Saved data entries:
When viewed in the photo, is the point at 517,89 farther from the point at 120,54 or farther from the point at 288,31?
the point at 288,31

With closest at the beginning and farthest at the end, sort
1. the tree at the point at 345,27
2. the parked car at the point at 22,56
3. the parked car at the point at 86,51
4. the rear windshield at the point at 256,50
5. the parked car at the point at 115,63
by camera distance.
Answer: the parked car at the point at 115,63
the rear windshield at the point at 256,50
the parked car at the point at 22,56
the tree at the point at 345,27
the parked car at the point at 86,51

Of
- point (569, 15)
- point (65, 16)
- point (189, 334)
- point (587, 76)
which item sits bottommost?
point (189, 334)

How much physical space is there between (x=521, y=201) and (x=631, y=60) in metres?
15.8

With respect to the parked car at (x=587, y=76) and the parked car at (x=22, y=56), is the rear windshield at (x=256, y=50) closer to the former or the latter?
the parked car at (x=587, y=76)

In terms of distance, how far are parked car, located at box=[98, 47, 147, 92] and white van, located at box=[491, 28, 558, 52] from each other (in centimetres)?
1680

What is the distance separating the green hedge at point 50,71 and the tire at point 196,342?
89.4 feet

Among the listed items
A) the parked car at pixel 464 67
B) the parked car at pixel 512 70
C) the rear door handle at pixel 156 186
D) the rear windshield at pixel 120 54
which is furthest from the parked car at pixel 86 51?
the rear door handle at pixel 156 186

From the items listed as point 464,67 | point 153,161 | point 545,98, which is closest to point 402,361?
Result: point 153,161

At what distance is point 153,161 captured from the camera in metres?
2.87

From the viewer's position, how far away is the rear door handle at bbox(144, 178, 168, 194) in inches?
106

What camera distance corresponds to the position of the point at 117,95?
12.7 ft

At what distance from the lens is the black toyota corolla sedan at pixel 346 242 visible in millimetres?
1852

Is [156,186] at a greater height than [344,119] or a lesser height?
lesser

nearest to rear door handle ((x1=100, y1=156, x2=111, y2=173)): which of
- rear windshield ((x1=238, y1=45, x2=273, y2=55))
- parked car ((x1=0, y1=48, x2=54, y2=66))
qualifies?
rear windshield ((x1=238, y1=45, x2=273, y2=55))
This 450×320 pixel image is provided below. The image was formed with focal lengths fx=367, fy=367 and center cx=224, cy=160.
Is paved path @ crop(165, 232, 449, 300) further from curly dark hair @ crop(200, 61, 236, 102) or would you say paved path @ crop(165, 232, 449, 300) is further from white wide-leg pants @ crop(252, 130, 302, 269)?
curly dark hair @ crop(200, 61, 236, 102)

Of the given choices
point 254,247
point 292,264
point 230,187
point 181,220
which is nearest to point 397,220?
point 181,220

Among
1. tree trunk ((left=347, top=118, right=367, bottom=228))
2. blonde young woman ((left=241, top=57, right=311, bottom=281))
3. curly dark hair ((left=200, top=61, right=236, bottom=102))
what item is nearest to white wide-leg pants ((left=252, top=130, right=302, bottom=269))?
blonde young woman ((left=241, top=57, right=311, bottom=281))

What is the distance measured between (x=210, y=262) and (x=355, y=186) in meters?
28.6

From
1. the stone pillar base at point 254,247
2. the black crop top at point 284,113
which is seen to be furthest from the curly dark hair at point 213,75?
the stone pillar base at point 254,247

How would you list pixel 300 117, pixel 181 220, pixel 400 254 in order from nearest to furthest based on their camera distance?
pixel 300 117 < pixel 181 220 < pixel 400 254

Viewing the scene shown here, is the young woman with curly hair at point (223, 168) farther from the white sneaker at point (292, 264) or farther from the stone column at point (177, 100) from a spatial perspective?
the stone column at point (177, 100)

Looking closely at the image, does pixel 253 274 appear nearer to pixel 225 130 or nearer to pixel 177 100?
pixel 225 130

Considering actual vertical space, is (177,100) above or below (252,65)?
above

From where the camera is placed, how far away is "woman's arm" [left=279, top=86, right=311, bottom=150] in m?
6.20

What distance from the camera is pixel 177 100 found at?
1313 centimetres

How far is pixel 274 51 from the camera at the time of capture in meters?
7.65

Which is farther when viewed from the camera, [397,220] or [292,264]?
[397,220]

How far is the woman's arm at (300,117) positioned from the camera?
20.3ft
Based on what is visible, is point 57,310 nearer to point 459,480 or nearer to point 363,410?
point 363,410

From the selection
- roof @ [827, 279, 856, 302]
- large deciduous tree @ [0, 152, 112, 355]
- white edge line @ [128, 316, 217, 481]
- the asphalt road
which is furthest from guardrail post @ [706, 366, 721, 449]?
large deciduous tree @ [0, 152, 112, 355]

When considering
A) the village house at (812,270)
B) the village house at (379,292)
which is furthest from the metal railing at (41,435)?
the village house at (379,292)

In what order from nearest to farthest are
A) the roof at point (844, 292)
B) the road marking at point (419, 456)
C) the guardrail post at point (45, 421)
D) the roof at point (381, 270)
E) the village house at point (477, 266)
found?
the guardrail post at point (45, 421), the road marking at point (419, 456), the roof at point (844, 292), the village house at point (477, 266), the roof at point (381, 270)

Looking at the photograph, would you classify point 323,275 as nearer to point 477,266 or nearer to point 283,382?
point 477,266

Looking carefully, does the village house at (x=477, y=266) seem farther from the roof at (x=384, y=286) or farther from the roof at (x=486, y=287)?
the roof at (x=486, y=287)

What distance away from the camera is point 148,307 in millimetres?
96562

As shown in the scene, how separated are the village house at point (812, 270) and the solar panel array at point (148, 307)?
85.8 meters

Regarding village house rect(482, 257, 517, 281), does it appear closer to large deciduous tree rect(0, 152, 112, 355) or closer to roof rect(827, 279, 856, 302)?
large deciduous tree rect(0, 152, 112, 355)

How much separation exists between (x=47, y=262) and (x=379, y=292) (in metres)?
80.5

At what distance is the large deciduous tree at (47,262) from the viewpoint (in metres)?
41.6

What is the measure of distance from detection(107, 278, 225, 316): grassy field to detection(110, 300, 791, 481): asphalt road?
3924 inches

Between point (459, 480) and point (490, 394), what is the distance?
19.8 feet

§ STATED TASK
Reproduce the records word for word, starting at the line that contains "Regarding village house" and continuing through the last line of the records.

§ THE RESPONSE
Regarding village house rect(482, 257, 517, 281), does it appear closer to large deciduous tree rect(0, 152, 112, 355) or closer to roof rect(827, 279, 856, 302)?
large deciduous tree rect(0, 152, 112, 355)

How much separation exists between (x=47, y=262) and (x=379, y=292) (in metres)?
80.5

At what distance is the large deciduous tree at (47,262) from the viewpoint (in metres)?
41.6

What is the measure of distance from detection(107, 278, 225, 316): grassy field to detection(110, 300, 791, 481): asphalt road?
3924 inches

Between point (459, 480) and point (490, 394), what is the distance?
19.8 feet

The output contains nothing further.